Full Circle Imperium
Underground legends the Hieroglyphics return to the Catalyst
By Peter Koht
Estimating the difference between underground and mainstream success in the hip-hop world, the Hieroglyphics' Tajai is pretty pragmatic:
"50 Cent's kids probably go to private school."
While "Fiddy" may be well known for his nine gunshot wounds and notorious run-ins with the NYPD, the Hieroglyphics have always taken a more positive approach to hip-hop culture. Coming together as childhood friends who first formed their crew in high school, the Bay Area group has since spawned its own hip-hop empire via its label Hieroglyphics Imperium. Yet they've managed to do so without resorting to major label co-option or gangsta posturing that so often go together.
In fact, unlike many of their contemporaries, the Hiero crew have consistently focused on the positive social effects that hip-hop has had on them and their families. A collective in the truest sense of the word, the Hieroglyphics Imperium manages to produce not only albums by the entire crew but also support the solo efforts of its various members including Casual, Del the Funky Homosapien and the Souls of Mischief. Del's cousin Ice Cube helped the group get its first real break, but unlike their L.A. connection, the crew never left their Oakland home.
As elder statesmen of Oaktown hip-hop, the Hiero crew is thrilled that the local scene has, as Tajai puts it, "exploded and expanded" from the time when only "the dope boys could afford the equipment." But as their lyrics promise, you won't find any member of the Hieroglyphics on MTV "livin' outta they means, tryin' to bling bling."

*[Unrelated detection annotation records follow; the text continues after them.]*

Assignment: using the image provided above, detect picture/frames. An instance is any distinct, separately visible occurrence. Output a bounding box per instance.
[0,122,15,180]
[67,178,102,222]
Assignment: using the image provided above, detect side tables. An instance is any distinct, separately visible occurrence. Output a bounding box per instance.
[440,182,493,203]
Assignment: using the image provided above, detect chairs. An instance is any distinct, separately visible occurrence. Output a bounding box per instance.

But even though the gangsters have always had more capital funding, Z-Man isn't bitter. "Since the beginning of hip-hop there has always been an element of street culture," he says, though the Hieroglyphics "got some luck early in life, so we didn't have to deal with that kind of lifestyle."
Tajai concurs. "Hip-hop culture is a positive thing for everyone. It has been a good influence on our lives and a way for us to make money and feed our families. The negative thing is that some people believe in the bullshit and take it to heart and use it as an excuse to act dumb."

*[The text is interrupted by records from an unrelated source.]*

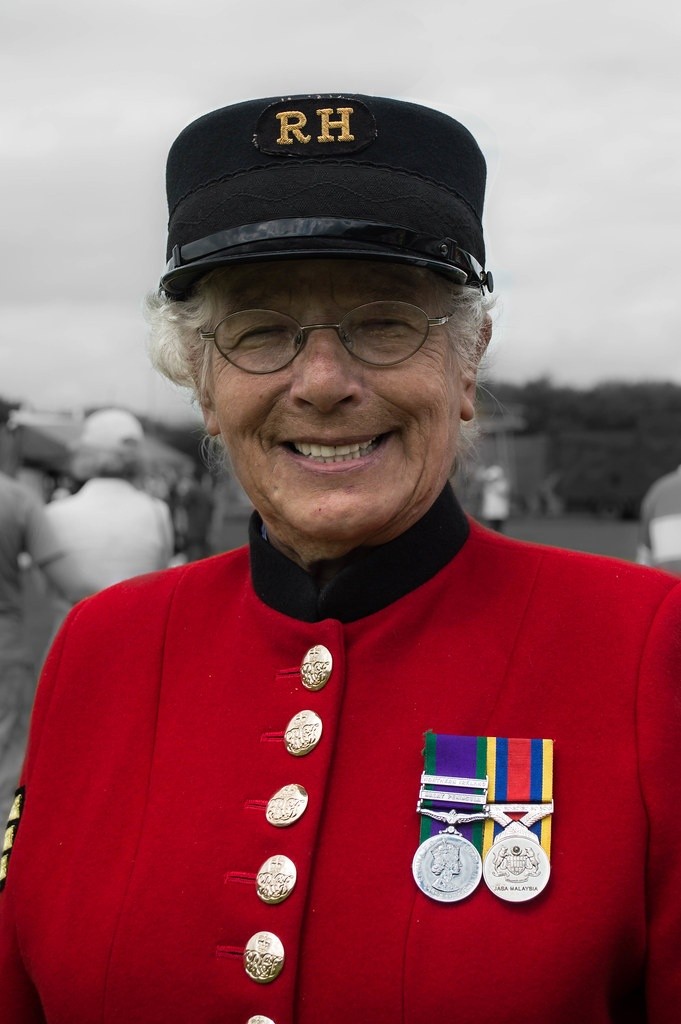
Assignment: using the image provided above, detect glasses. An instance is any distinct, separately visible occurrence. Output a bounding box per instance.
[198,301,456,374]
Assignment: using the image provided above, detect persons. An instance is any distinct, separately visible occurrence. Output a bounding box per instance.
[480,464,511,533]
[45,407,175,590]
[0,93,681,1024]
[0,470,99,847]
[160,465,213,559]
[636,463,681,574]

After almost a decade of shows, the Hiero tag can now be found on just about any stationary object in the Bay Area, but the crew functions without a street team or a focus group. According to Tajai, who once was signed to Jive records, keeping things independent is a better way to manage a career. "Unlike when you are at a major label, when all you have to think about is recording," he says, "you have to worry about press-up and artwork and servicing your videos. It's a lot more work, but it's a lot more rewarding."
This creative independence has allowed the crew to produce some of the most off-kilter and genuinely innovative hip-hop yet to make it to vinyl. Though lyrically grounded in battle rhyming and freestyling, it's the production work of their manager/producer Domino as well as Pep Love and Jay Biz that give Hieroglyphics albums such high replay value.
Riding high on the reception of their latest release, Full Circle, the Hiero crew still sees hope for mainstream hip-hop. "There is a resurgence of people trying to speak to the real elements," says Z-Man. "As the real elements of hip-hop emerge, the principles that we follow will become more popular and the line will blur between what is mainstream and what is underground culture."